Senator THIYE. What would you anticipate the magnitude of that cost would be?
General HARDIN. For the remedial work in the latitude of Old River for flood-control purposes, and exclusive of any other features such as navigation, it will probably be in the magnitude of $50 million. I am just in the process of reviewing the final cost estimates, but I think it can be said to be in the approximate magnitude of that estimate.
Senator THYE. As you do review these costs, are you giving a sort of general overall study to what the rising cost might be as it affects the various features of the overall projects, because I noticed in reviewing your estimate that although various items had been adjusted according to page 3 of your planning report the last adjusted estimate of your overall cost was made in the year 1950. I also note that the increase that was made in the act of 1950, was based on the engineering news record cost index of 1948.
You point out that this index has continued to rise since that time. Then
show that as of 1948 the theoretical increase in the cost of construction due to rising costs was shown to be at $325,534,314, and that in the 1950 act the Congress did allow a $200 million increase in authorization due to the rising costs. This left you an estimated deficit, due to the increased costs there, of $125,534,314. I just wondered whether you had made a restudy of the estimates in the 1948 overall review of the cost index and the increase you were allowed in the 1950 act, that $200 million—just what is the situation at the present time? Are your costs holding to somewhat near the theoretical anticipated increases ?
General Hardin. Senator, to clear up my mind on your point, you are referring to the overall Mississippi River tributary project, this $1.292,748,500?
Senator THYE. That is the estimate I have of the work which is involved here.
General HARDIN. I will have to ask a member of my staff on that question.
Mr.
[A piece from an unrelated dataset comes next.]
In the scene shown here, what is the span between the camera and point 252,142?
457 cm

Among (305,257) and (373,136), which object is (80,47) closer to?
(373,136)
Chairman, I find that the figures which were presented to the committee in 1950 are these figures which give the total of $1,292,758,500. We are still carrying our cost estimates currently, and the deficit of over $125 million due to increased cost made known to Congress in the hearings on the 1950 Flood Control Act still exists. However, the cost of construction has leveled off considerably in recent years and recent months, and we have detected no further increase and possibly maybe some gain on that deficit. We have not asked for any change in the authorization overall, pending a little more lapse of time.
Incidentally, we have in mind making a thorough engineering review of the project, too, in the coming months which will assist us in determining whether or not we should present to the Congress a request for an increase in authorization. But there seems to be no immediate necessity for that.
Senator THYE. In other words, the overall cost is on the decrease, and there you think you are going to make a gain in the course of this year's operations in regard to lesser costs in materials and men!